С Боборыкиным я был знаком раньше, — он часто живал а Риме, всегда на улице Людовизи, в тихом аль-берго Бель-Сито. Я познакомился с ним на лекции, которую он читал в русской библиотеке, — в бывшей студии Кановы; она и сейчас там помещается. Лекция была «О Толстом», 3 декабря 1910 года, тотчас после смерти Толстого. Трудно поверить, что, по тому времени, было некоторым гражданским подвигом почтить Толстого-писателя добрым и почтительным словом перед аудиторией, состоящей в большинстве из лиц, близких к тогдашнему русскому посольству, для которых имя Толстого было одиозным. Боборыкин не очень любил Толстого, вероятно, отчасти и за то, что тот… не очень любил Боборыкина; это было видно, между прочим, и из короткого письма Толстого, которое Боборыкин самоотверженно процитировал на лекции; а знакомы они были, кажется, тридцать лет. Но лекция Боборыкина была сдержанна и справедлива: он заявил о необходимости «бесстрашной правды» и был правдив. Передо мной лежат писанные рукой Боборыкина листочки тезисов, по которым он развил свой доклад. «Кого мы проводили в могилу, какой еще никогда вырыто не было в России, там, на холме Ясной Поляны, под соснами, без всякой государственно-церковной помпы?» — И дальше ответ: «Сознательного слугу своей родины, кончившего служением и всему человечеству, во исполнение воли Того, Кого он признал Источником правды и света; носителя, стало быть, общечеловеческой культуры, хотя он ее под конец жизни и отрицал». — Дальше набросано отрывочно: «Доблестный уход из жизни Толстого всех примиряет». — «Фальшь о похвалах писателю-художнику». — "Шовинистическое толкование «Войны и мира». — «Да будет стыдно тем, кто ничего ему не простил. Анафема!» — Так стоит в записке; однако не помню, чтобы Боборыкин произнес эту анафему половине своей аудитории; но кончил он записанной фразой: «Вечная слава нашему русскому писателю Льву Николаевичу Толстому».

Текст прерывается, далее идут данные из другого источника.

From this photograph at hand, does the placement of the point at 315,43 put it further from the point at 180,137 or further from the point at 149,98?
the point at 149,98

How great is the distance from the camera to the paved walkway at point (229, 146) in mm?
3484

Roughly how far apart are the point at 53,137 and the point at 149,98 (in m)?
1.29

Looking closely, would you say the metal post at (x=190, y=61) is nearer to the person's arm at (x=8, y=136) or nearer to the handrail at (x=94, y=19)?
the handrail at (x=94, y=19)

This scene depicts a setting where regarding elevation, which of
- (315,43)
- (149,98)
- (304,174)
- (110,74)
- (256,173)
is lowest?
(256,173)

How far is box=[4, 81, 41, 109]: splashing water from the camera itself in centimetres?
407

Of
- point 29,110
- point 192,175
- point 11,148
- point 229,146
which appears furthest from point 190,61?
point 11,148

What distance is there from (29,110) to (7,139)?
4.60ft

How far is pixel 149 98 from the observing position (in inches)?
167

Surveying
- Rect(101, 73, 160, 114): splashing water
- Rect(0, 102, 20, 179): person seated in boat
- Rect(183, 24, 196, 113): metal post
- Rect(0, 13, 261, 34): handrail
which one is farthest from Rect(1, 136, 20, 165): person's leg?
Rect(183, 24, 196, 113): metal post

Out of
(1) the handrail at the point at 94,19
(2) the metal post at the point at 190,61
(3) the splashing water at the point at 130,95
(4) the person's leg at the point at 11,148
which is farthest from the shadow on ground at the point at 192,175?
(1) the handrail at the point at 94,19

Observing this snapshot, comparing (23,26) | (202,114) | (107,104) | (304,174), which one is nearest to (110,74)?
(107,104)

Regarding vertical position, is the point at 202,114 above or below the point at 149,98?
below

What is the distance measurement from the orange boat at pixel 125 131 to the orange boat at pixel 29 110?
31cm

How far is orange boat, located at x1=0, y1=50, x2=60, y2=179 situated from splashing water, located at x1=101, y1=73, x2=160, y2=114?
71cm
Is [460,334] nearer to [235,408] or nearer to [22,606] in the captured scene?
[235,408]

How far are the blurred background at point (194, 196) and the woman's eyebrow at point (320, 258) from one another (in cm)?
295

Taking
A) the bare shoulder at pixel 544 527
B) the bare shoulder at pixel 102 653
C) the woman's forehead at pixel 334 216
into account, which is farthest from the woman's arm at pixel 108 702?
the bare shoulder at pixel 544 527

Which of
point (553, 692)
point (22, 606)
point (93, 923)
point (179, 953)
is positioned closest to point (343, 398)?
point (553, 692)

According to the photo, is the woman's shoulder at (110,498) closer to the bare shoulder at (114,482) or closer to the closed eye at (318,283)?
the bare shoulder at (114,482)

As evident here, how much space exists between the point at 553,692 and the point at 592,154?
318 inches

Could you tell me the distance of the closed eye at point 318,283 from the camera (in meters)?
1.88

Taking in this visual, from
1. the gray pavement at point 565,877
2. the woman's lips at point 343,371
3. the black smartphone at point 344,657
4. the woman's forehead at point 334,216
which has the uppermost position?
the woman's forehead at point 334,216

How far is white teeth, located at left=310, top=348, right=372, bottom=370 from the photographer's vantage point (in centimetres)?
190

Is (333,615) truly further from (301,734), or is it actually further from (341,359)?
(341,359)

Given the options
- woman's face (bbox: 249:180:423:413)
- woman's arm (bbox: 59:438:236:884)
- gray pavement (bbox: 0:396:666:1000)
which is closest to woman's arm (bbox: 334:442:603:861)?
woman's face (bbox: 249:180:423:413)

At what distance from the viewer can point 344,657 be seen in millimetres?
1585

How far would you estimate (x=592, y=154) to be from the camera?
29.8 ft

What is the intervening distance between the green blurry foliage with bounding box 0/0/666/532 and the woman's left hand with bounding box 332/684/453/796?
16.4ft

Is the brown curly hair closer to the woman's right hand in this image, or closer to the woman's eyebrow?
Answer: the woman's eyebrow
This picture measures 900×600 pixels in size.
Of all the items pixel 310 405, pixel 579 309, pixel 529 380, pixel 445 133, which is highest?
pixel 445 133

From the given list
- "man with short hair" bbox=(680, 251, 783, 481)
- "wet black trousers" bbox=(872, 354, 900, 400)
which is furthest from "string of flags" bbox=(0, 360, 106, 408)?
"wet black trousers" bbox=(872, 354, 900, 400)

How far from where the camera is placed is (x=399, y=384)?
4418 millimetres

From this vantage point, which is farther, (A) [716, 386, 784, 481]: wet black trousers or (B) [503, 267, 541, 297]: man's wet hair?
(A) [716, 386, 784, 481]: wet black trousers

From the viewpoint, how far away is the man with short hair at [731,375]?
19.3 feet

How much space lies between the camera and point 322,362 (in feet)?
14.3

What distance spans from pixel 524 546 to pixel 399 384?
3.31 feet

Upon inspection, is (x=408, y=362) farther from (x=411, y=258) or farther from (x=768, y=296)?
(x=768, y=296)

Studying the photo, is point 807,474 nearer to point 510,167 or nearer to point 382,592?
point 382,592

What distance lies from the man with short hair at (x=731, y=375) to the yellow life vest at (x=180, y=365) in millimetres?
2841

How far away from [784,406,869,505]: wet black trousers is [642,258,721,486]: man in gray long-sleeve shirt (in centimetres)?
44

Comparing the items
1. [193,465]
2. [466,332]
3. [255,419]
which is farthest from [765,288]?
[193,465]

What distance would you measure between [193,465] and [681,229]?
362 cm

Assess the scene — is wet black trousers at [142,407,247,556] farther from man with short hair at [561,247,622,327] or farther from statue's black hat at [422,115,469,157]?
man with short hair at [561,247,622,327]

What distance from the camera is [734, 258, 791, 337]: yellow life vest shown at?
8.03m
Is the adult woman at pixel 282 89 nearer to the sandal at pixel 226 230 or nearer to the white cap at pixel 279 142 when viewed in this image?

После этой лекции я не раз бывал у Боборыкина, который, перевидав весь мир, подходя к пределу человеческого возраста, был, конечно, интереснейшим собеседником. Как многие старики, он не всегда учитывал возраст собеседника. Он меня спрашивал:
— А вы Виктора Гюго лично не знавали?
— Мне, Петр Дмитриевич, не было десяти лет, когда он умер.
— Ах, да, вы правы. А вот я был у его постели, когда он умирал!
И рассказывал что-нибудь о своих встречах и с Виктором Гюго, и с Тургеневым, и со множеством знаменитостей всех наций. Ему, родившемуся при жизни Пушкина, ничего не стоило спросить «любезного собрата», как он называл меня в письмах:
— Вы, конечно, хорошо помните настроения конца, семидесятых годов…
— Петр Дмитриевич…
— Да-да, действительно… Я все забываю, что я вас значительно старше!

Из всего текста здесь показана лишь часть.